*Exercise instructions:* Update everything from the start of the data down to the line containing "3.71 metres" by replacing "camera" with "viewer" throughout, leaving all else unchanged.

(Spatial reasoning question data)
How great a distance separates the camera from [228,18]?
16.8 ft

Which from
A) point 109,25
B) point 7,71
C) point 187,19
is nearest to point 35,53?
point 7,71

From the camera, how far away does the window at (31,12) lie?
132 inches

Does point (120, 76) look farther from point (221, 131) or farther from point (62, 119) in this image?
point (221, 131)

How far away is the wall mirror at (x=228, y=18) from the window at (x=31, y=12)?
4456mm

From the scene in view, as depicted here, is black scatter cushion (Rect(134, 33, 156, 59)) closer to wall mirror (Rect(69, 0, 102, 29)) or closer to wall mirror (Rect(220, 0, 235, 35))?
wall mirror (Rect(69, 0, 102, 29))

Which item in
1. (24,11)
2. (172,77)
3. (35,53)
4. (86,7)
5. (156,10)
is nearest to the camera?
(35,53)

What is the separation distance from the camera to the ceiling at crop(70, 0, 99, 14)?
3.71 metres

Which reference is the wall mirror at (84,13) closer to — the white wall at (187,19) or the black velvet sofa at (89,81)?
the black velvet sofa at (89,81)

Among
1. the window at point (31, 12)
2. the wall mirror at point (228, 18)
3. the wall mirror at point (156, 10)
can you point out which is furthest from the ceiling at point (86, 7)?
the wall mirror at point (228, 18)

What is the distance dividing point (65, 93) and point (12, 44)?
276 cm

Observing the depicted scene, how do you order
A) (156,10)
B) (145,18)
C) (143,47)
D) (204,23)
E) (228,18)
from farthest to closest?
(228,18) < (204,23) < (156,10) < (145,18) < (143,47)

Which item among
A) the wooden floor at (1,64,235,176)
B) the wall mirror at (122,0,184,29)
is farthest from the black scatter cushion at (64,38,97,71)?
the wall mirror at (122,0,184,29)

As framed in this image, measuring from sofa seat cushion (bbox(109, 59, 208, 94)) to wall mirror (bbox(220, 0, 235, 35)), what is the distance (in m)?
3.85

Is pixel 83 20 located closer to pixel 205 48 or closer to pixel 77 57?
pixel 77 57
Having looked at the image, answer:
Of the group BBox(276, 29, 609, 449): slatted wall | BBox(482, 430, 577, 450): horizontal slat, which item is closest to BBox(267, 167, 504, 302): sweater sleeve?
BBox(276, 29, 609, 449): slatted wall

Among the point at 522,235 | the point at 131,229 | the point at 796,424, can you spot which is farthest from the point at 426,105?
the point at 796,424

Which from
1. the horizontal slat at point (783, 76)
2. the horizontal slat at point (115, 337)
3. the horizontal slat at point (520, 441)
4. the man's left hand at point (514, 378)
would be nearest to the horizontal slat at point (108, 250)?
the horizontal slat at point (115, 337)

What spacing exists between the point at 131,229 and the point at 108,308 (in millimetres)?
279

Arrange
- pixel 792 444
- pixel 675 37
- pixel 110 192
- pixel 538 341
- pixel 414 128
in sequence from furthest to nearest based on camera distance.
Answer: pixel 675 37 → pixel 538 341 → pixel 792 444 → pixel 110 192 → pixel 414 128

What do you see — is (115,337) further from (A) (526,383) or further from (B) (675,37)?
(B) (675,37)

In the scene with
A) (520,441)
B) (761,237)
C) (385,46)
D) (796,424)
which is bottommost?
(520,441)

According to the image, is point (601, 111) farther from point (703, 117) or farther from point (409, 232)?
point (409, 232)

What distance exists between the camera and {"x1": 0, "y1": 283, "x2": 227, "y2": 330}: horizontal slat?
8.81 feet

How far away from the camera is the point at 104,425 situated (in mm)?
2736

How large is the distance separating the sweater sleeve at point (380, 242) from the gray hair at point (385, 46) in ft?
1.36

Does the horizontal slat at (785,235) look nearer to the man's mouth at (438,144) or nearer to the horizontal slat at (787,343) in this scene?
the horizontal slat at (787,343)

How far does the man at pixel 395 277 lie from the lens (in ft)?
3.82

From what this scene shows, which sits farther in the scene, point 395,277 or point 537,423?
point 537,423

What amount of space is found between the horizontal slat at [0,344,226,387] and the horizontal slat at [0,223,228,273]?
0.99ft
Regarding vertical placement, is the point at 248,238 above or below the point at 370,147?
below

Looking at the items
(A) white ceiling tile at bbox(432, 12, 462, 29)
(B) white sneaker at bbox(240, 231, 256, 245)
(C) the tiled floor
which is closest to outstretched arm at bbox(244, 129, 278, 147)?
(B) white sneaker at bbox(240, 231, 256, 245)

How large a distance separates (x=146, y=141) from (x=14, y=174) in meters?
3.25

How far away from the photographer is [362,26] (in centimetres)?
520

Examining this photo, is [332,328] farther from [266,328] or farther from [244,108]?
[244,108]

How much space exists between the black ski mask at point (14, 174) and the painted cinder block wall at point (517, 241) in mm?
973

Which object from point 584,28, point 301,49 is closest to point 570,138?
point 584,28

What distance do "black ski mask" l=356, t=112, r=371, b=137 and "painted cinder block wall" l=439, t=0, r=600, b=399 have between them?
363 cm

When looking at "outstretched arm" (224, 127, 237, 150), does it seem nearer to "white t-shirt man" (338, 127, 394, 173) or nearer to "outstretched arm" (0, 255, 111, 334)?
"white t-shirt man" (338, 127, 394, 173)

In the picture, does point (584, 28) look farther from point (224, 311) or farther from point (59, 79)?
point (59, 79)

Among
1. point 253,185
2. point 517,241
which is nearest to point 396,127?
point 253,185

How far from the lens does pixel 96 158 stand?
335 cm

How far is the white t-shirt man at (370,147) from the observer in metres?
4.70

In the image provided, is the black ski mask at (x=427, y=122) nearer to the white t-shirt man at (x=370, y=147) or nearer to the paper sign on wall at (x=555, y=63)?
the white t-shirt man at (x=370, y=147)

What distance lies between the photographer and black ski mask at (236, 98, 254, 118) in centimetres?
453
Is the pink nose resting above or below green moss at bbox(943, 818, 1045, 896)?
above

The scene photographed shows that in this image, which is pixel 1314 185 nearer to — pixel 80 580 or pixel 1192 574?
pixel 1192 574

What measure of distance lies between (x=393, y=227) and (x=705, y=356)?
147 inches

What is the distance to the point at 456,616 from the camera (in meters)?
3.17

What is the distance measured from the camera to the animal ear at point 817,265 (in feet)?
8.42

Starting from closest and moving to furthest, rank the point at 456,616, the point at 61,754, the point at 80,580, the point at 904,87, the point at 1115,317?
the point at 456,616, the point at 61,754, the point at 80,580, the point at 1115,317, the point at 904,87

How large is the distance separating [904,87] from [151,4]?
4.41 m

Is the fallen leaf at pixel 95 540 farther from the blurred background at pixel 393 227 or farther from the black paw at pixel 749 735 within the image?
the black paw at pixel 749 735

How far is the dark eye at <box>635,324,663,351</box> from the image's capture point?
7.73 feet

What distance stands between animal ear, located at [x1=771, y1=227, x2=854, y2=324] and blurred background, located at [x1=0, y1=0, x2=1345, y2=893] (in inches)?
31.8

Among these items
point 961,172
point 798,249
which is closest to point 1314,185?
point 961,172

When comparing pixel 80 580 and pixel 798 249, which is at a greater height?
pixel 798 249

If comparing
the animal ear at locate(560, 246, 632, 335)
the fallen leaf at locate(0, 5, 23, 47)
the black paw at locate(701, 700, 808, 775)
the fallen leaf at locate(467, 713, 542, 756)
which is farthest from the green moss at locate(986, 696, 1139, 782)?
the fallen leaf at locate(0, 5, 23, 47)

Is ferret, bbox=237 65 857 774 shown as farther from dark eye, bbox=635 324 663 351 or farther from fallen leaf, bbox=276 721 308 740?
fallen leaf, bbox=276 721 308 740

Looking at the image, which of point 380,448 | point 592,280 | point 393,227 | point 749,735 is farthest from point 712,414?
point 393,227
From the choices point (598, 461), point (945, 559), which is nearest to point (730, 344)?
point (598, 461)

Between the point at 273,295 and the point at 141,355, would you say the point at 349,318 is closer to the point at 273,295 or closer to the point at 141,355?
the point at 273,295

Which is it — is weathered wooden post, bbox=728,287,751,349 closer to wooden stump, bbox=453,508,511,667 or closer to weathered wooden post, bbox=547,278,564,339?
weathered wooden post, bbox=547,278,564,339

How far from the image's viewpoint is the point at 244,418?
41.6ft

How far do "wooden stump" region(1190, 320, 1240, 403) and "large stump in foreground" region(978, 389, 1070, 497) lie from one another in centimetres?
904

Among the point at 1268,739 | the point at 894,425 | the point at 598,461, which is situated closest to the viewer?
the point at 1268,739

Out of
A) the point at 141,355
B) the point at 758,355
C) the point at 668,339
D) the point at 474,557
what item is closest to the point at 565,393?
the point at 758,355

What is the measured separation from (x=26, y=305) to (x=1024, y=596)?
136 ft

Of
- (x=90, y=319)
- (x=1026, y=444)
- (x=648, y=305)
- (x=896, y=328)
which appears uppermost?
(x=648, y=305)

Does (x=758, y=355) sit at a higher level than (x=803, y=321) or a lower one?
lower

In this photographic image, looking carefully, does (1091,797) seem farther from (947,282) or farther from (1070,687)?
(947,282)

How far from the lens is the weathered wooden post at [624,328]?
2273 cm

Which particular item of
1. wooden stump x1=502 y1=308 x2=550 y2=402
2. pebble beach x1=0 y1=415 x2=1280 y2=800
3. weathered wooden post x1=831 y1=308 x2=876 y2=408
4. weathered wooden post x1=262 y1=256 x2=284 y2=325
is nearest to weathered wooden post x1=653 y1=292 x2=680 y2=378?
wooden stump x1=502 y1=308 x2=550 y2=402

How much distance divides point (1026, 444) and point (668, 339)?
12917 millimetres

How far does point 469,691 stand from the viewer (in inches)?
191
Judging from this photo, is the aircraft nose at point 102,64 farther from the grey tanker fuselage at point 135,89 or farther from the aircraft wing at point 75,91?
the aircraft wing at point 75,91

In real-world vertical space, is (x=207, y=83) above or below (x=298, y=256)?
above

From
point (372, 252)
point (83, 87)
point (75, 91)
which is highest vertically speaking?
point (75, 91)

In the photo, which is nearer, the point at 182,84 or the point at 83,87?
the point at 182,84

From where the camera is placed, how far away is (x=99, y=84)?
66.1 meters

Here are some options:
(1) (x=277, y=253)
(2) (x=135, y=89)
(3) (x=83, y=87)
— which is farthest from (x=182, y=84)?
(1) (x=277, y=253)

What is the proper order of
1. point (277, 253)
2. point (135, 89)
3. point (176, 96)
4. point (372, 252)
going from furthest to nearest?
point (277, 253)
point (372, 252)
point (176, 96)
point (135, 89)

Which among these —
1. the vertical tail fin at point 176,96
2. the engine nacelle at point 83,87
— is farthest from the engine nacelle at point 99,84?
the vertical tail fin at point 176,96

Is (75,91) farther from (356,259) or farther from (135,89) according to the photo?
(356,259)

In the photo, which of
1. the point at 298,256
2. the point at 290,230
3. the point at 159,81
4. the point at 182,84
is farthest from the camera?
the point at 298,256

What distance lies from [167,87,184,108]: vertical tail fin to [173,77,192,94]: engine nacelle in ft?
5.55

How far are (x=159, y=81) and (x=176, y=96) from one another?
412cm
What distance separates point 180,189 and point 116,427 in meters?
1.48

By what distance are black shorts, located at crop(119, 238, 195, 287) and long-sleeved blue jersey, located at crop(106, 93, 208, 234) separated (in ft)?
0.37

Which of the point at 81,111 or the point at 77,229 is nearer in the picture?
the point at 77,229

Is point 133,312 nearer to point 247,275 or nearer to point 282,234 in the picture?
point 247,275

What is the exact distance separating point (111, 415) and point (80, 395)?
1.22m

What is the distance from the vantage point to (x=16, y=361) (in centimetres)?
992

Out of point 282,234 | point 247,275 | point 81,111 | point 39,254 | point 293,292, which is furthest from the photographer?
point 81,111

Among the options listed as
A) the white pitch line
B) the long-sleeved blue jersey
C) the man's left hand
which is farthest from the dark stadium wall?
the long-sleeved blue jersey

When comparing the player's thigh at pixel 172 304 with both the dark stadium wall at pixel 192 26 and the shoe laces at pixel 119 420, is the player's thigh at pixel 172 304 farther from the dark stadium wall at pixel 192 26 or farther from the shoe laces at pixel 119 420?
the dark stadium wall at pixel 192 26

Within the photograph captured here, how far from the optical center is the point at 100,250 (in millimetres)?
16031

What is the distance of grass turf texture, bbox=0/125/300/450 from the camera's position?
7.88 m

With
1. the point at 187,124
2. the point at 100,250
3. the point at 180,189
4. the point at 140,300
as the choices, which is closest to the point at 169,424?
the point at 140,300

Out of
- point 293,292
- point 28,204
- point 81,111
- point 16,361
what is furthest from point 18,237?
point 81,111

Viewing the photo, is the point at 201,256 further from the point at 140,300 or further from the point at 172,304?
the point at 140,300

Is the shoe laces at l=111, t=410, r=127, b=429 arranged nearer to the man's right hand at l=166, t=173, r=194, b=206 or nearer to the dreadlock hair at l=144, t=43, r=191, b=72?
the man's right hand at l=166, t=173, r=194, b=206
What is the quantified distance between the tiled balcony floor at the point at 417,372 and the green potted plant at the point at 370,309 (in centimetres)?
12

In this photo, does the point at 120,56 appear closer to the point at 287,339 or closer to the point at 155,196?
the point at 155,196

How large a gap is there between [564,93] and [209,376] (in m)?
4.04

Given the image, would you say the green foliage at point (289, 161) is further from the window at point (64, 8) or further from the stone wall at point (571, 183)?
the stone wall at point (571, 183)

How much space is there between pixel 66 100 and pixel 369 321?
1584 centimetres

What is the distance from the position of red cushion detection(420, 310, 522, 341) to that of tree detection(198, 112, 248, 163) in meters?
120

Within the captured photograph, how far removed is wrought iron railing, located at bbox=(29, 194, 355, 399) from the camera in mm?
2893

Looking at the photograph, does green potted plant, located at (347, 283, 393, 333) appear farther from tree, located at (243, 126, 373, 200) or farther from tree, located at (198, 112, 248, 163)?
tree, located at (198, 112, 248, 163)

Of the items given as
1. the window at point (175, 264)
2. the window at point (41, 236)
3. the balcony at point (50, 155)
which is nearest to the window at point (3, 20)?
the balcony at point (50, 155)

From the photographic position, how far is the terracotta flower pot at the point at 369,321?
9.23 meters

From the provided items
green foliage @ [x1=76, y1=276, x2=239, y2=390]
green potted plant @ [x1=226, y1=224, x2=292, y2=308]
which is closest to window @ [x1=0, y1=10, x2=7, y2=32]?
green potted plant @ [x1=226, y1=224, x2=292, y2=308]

*Result of the exercise:*
How great a distance separates the viewer from [228,18]?
16.8 ft

Which from
A) point 109,25
B) point 7,71
C) point 187,19
is nearest to point 35,53?
point 7,71

From the viewer, how far away does the window at (31,12) lie?
132 inches

Does point (120, 76) look farther from point (221, 131) or farther from point (62, 119) in this image?
point (221, 131)

How far away is the wall mirror at (x=228, y=18) from the window at (x=31, y=12)?
4456mm

From the scene in view, as depicted here, is black scatter cushion (Rect(134, 33, 156, 59)) closer to wall mirror (Rect(69, 0, 102, 29)) or closer to wall mirror (Rect(220, 0, 235, 35))?
wall mirror (Rect(69, 0, 102, 29))

Which item in
1. (24,11)
2. (172,77)
3. (35,53)
4. (86,7)
5. (156,10)
is nearest to the viewer?
(35,53)

What is the separation distance from the viewer to the ceiling at crop(70, 0, 99, 14)?
3.71 metres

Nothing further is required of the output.